*What is being asked*.
Repeat the data word for word. Do not include the pictures.

*Collected material*.
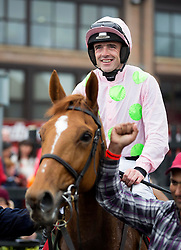 Repro Free: Punchestown 03/05/2014 Ruby Walsh brings Annie Power back into the parade ring at the last day of the Punchestown Racing Festival as he takes home another winner to take the title of Leading Rider of the Festival. Picture Andres Poveda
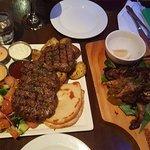 Barbecued Greek Beef Patties Souvalaki Platter/ Marinated lamb short ribs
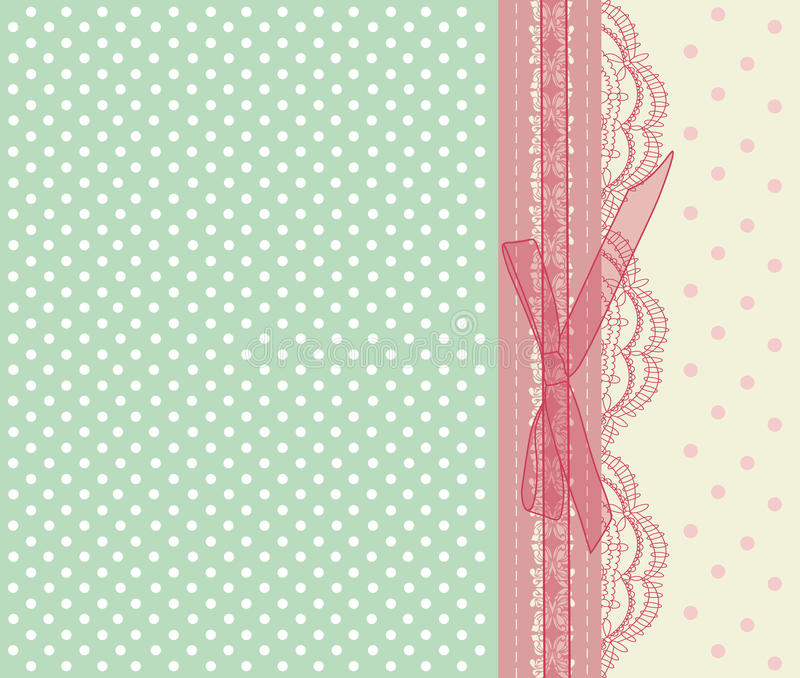 De uitstekende roze vector van de huwelijkskaart royalty-vrije illustratie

*Task output*.
 Repro Free: Punchestown 03/05/2014 Ruby Walsh brings Annie Power back into the parade ring at the last day of the Punchestown Racing Festival as he takes home another winner to take the title of Leading Rider of the Festival. Picture Andres Poveda
 Barbecued Greek Beef Patties Souvalaki Platter/ Marinated lamb short ribs
 De uitstekende roze vector van de huwelijkskaart royalty-vrije illustratie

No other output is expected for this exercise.